Business journalist Maria Slade has written a book about how prospective home buyers can navigate the market's pitfalls in a time of mass unaffordability - Buyer Beware: A New Zealand Home Buyer's Guide.
She talks with Kim Hill about mortgages, leaky homes, building inspections and the media fixation on house prices.
New Zealand media reports on housing can fuel hysterica and sometimes lack context, she says.
“One figure that keeps getting bandied about all the time is ‘Auckland property prices are now over a million dollars!’ No, prices are not – values are. That is a different matter. Prices are based on the latest sales – values are a calculation that QV do over time, working out what the value is sitting in the Auckland housing stock. They are not the same thing.”
Housing TV shows have also raised and perhaps overinflated expectations, she says.
And contrary to popular belief, simply signing up for a meatier mortgage isn’t an option for everyone.

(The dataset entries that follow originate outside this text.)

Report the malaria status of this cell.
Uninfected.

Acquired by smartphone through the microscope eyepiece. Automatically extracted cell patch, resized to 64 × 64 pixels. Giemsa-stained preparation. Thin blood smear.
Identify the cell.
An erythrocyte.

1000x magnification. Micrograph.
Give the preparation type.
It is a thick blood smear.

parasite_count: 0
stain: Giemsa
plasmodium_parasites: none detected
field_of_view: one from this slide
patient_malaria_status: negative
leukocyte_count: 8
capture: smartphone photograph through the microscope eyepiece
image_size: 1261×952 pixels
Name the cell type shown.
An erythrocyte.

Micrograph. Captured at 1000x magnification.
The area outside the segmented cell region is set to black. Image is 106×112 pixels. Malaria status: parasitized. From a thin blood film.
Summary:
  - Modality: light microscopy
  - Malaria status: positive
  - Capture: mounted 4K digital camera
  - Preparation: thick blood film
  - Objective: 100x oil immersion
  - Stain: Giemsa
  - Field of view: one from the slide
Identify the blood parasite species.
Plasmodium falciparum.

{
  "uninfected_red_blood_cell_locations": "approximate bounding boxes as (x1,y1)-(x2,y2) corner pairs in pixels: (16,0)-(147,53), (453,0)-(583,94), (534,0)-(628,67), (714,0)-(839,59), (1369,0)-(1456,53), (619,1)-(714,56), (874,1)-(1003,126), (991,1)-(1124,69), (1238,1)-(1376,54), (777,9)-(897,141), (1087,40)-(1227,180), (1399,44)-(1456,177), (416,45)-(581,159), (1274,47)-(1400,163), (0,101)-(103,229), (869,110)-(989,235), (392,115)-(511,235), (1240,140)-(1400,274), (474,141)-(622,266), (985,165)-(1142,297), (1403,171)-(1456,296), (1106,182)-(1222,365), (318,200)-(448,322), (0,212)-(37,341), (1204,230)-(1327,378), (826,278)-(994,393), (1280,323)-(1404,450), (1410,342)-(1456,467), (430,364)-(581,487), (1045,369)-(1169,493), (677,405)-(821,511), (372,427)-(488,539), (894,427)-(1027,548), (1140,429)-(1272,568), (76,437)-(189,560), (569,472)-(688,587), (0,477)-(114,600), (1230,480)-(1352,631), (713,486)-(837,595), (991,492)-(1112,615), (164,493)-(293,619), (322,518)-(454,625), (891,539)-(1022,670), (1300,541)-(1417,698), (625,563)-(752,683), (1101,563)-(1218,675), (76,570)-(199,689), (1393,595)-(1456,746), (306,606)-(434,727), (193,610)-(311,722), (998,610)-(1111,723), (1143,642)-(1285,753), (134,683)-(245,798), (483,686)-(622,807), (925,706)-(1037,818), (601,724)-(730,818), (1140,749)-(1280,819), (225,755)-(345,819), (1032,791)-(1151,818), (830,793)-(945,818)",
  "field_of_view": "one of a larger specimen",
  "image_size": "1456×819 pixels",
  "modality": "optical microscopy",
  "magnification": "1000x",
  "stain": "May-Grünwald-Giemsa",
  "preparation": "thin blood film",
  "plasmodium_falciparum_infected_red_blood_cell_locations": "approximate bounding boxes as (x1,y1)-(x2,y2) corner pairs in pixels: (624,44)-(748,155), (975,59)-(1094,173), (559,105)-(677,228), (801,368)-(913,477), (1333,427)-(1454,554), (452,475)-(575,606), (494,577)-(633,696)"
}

The amount you can borrow to buy a house will be dictated by what the bank is willing to lend, and they have become a lot more conservative, says Slade.
“It’s pretty much impossible to buy a house without a 20 percent deposit.”
Slade's advice to first home-buyers is to go for a basic, well-built home with good bones.
“Go and find yourself a nice solid brick-and-tile unit in an outer suburb and start from there.”